HELP KEEP CHS PAYWALL-FREE
Subscribe to CHS to help us hire writers and photographers to cover the neighborhood. CHS is a pay what you can community news site with no required sign-in or paywall. To stay that way, we need you.
Become a subscriber to help us cover the neighborhood for as little as $5 a month.
Why are we much slower than NY, CA, and Oregon on vaccine distribution? What’s the deal?
Washington has been slightly faster than the US average and NY, CA, and Oregon in terms of vaccine distribution. Total doses administered per person are 31.3 per 100 in WA vs 30 in NY, 28.4 in CA, and 29.4 in OR.
The real mystery is why Alaska, New Mexico, and the Dakotas are doing so well.
More Than 330 Million Shots Given: Covid-19 Vaccine Tracker (bloomberg.com)
It’s not the speed but the prioritization and population differences.

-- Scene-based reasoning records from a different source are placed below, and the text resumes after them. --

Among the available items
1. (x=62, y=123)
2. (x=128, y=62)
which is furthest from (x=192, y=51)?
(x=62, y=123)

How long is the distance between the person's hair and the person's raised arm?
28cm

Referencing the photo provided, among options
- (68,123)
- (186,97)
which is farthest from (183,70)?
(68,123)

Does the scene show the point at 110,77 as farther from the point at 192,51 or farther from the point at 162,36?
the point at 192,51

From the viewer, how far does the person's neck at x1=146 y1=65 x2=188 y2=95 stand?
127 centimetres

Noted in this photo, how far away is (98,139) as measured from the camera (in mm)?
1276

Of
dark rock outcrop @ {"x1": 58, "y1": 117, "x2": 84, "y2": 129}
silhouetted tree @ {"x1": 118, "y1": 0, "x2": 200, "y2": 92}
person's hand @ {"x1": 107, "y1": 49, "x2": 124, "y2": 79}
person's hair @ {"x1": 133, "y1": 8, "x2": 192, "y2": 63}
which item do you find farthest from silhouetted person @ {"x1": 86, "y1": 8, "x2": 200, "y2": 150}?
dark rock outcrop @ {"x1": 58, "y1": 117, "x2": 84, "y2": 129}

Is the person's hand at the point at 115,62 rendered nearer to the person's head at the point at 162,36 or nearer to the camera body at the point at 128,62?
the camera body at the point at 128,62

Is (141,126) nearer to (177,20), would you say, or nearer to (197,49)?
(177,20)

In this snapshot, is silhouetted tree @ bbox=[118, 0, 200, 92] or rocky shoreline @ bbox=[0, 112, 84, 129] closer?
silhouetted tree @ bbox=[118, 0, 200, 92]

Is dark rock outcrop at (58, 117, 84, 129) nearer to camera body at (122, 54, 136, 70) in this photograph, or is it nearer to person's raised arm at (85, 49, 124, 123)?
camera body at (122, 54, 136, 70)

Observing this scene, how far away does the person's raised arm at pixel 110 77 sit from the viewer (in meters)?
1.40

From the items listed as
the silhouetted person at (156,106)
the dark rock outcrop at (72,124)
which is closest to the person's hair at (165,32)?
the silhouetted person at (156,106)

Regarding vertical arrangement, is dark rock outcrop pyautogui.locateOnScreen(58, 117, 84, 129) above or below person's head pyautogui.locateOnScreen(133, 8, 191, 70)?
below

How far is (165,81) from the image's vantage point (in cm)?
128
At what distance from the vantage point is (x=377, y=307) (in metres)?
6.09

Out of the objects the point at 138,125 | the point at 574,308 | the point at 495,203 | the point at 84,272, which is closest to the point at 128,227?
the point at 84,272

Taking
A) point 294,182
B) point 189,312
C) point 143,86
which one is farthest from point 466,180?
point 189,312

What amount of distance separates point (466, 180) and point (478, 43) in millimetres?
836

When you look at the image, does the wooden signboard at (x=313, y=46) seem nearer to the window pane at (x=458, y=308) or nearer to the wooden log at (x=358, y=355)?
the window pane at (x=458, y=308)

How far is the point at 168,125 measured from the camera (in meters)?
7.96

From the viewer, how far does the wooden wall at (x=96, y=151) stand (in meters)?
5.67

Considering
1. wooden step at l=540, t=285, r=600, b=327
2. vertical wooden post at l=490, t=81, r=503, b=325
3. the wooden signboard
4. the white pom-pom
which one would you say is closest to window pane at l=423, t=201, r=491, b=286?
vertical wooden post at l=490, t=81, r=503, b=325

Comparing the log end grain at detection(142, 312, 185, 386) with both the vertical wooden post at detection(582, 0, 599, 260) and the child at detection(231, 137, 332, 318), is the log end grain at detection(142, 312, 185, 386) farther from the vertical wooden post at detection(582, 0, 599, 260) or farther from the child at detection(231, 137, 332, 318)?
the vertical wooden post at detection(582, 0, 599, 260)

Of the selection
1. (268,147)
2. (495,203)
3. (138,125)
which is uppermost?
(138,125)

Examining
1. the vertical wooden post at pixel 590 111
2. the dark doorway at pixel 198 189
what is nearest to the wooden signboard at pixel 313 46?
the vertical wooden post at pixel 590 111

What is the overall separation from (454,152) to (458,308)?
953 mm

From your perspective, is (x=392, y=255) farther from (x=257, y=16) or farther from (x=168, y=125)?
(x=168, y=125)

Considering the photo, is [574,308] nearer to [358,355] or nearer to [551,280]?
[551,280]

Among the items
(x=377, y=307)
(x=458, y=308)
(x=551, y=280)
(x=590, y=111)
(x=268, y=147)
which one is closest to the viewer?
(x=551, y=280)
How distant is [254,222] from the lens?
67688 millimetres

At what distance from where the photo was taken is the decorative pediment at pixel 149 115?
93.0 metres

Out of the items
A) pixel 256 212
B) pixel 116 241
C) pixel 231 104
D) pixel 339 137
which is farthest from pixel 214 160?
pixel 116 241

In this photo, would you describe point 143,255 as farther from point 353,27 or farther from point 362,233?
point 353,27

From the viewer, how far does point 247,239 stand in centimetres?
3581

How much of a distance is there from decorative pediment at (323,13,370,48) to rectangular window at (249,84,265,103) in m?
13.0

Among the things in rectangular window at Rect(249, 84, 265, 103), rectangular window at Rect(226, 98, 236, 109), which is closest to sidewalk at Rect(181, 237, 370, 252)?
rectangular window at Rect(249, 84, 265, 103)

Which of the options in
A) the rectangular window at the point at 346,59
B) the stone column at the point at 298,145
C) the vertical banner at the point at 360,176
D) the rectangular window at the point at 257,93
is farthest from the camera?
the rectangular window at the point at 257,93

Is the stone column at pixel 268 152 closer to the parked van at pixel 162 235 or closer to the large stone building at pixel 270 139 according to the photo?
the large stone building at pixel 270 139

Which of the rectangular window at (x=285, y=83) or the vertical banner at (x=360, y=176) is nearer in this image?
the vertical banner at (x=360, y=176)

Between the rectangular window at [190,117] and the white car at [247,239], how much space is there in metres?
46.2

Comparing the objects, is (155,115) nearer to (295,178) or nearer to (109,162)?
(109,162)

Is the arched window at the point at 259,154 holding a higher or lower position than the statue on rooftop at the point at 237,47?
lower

You’re probably seeing people with minor health issues getting vaccinated in some of those places (or will shortly), whereas here we’ve decided to not open up soon to people with multiple medical conditions. And have no timeline yet for those with “just” one major medical condition.
Good article in the Seattle Times yesterday about Alaska’s success. They credit it to trusting the regional health administrations rather than keeping things centralized; the state level focuses on distribution of supplies and the vaccines, the regional levels are focused on getting shots in arms.
It also helps that they have a relatively small population. But we could probably learn something…why not establish six or seven regions of the city and stand up vaccination teams focused only on their area? Denser areas get more supplies and people who can do injections assigned, and blast through them.
It appears to now all be fairly moot to argue about… the federal proclamation is everyone to be given access starting May 1.
Access is not availability. There will still be weeks or more to distribute and we’ll be asking these workers to be inside with more and more unmasked customers.
Of course it will take some time to get everyone through the system.… but the article and much of the discussion is about whether or not restaurant workers are considered to be essential and thus eligible… Which if the state follows through and begins vaccinating everyone with no priority groups, will be a moot argument….
I’m not saying restaurant workers don’t need it – they should have it – dine in restaurants certainly appear to be one of the more risky places to be these days.
On a brighter note – if the mass vaccination site is able to live up to it’s highest goal – which is 20,000 vaccinations/day the entire population of Seattle could be theoretically be vaccinated within around a month (using the J&J single shot) or two using one of the 2 dose vaccines. And considering that it won’t be the sole provider of inoculations, as soon as the supply begins to arrive, we should see the number of vaccinated people rise quite quickly.
There was a segment on the PBS NewsHour last night (interview with Dr. Sanjay Gupta of the UW) which praised Seattle’s handling of the pandemic as one of the very best among large cities in the USA. We are more fortunate than most!